With Weber incarcerated, elements of the former Bund Oberland continued to operate clandestinely. Seeking to maintain his independence and freedom of action, Weber ordered former members to refuse attempts to integrate them into the Frontbann, an SA front organization being organized by Röhm. Instead, a successor organization to the Bund called the Deutscher Schützen- und Wanderbund (German Shooting and Hiking League) was established on 20 July 1924. An investigation by the Bavarian state prosecutor found grounds to charge Weber and the leaders of this organization with continuing to effectively operate the Bund in violation of the ban. Consequently, he was not paroled in December 1924 when Hitler left Landsberg.

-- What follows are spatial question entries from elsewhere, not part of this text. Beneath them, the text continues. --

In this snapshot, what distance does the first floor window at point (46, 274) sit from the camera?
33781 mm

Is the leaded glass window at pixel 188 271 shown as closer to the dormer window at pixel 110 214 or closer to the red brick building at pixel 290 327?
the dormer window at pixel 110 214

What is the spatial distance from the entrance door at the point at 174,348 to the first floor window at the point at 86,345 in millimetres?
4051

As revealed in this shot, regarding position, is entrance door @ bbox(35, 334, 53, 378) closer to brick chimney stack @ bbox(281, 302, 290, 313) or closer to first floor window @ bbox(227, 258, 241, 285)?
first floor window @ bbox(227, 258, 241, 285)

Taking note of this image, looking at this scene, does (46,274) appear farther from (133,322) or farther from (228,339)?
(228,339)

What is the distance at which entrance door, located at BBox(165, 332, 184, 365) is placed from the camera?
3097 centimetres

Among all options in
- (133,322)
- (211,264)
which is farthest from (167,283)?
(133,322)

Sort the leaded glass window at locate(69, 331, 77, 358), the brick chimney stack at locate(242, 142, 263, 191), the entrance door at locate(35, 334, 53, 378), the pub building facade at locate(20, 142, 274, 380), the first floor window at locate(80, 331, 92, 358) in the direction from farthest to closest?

=== Release from prison and resumption of leadership ===
By early 1925, Weber was released from imprisonment under terms of a general amnesty, passed his district level professional examination and returned to work at the Veterinary Medical Clinic and the Institute of Veterinary Pathology in Munich. He moved to Berlin in 1926 and, in the autumn of that year, established himself as a veterinarian at Euerdorf in Lower Franconia where he practiced until 1933.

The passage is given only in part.